> Problem to work on: Output, word for word, the line that contains "Autumn Red Field" and all lines after it in the records below, omitting pictures.
:: Data in this exercise
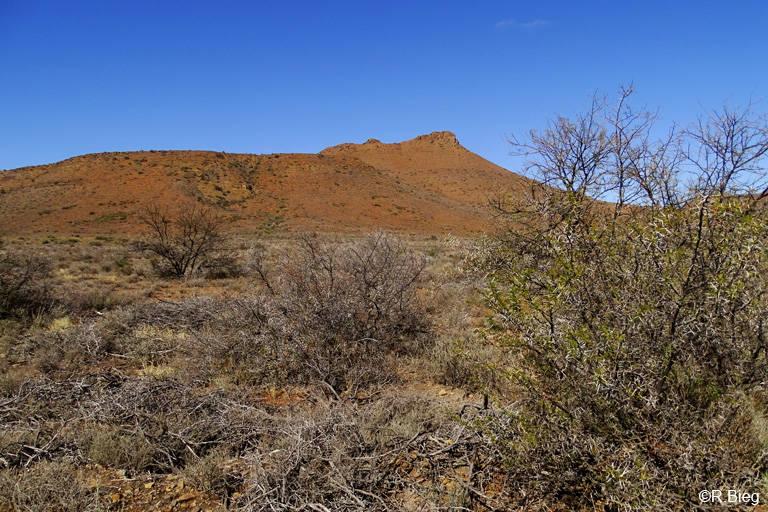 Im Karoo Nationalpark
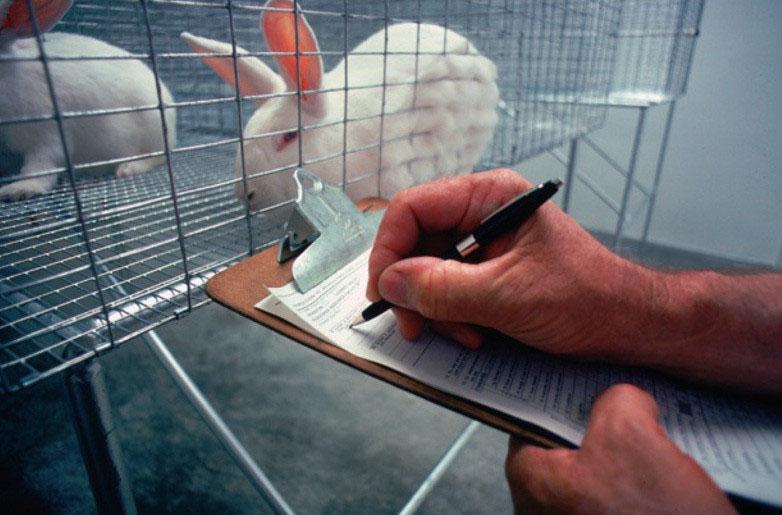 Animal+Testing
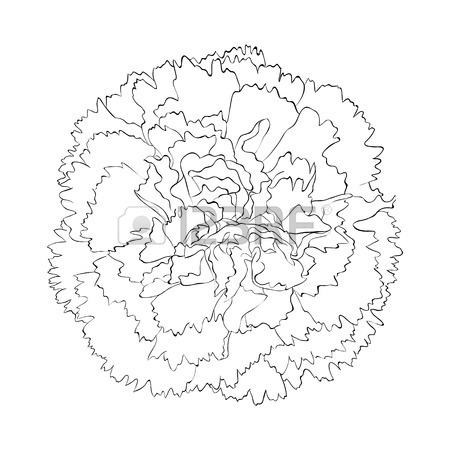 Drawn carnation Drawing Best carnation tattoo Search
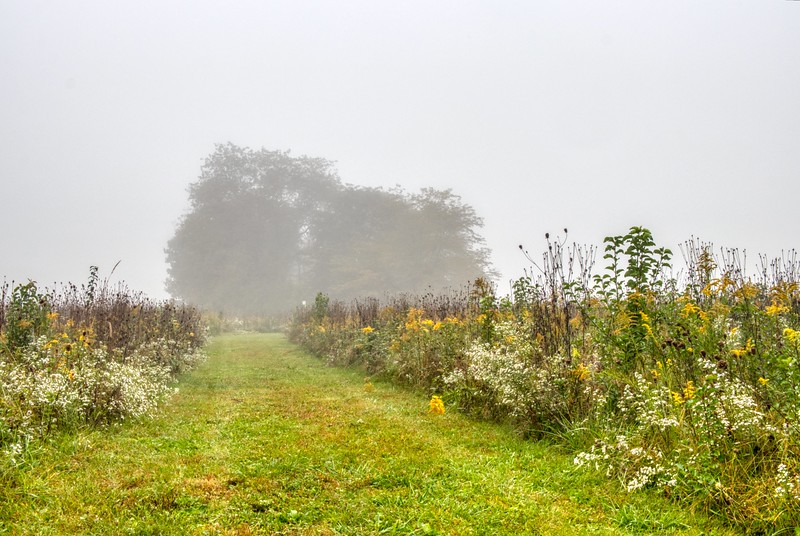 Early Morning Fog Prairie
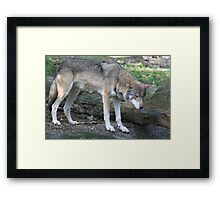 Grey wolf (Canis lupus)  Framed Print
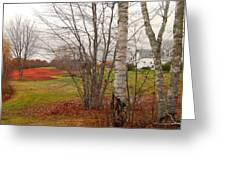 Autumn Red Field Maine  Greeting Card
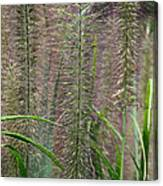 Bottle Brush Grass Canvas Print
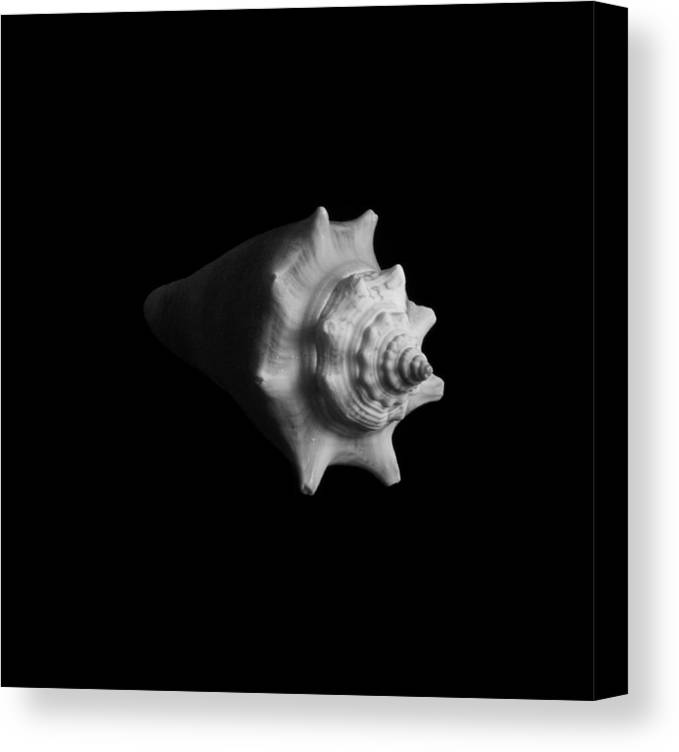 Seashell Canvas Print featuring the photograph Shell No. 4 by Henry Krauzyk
::::
> Exercise output:
 Autumn Red Field Maine  Greeting Card
 Bottle Brush Grass Canvas Print
 Seashell Canvas Print featuring the photograph Shell No. 4 by Henry Krauzyk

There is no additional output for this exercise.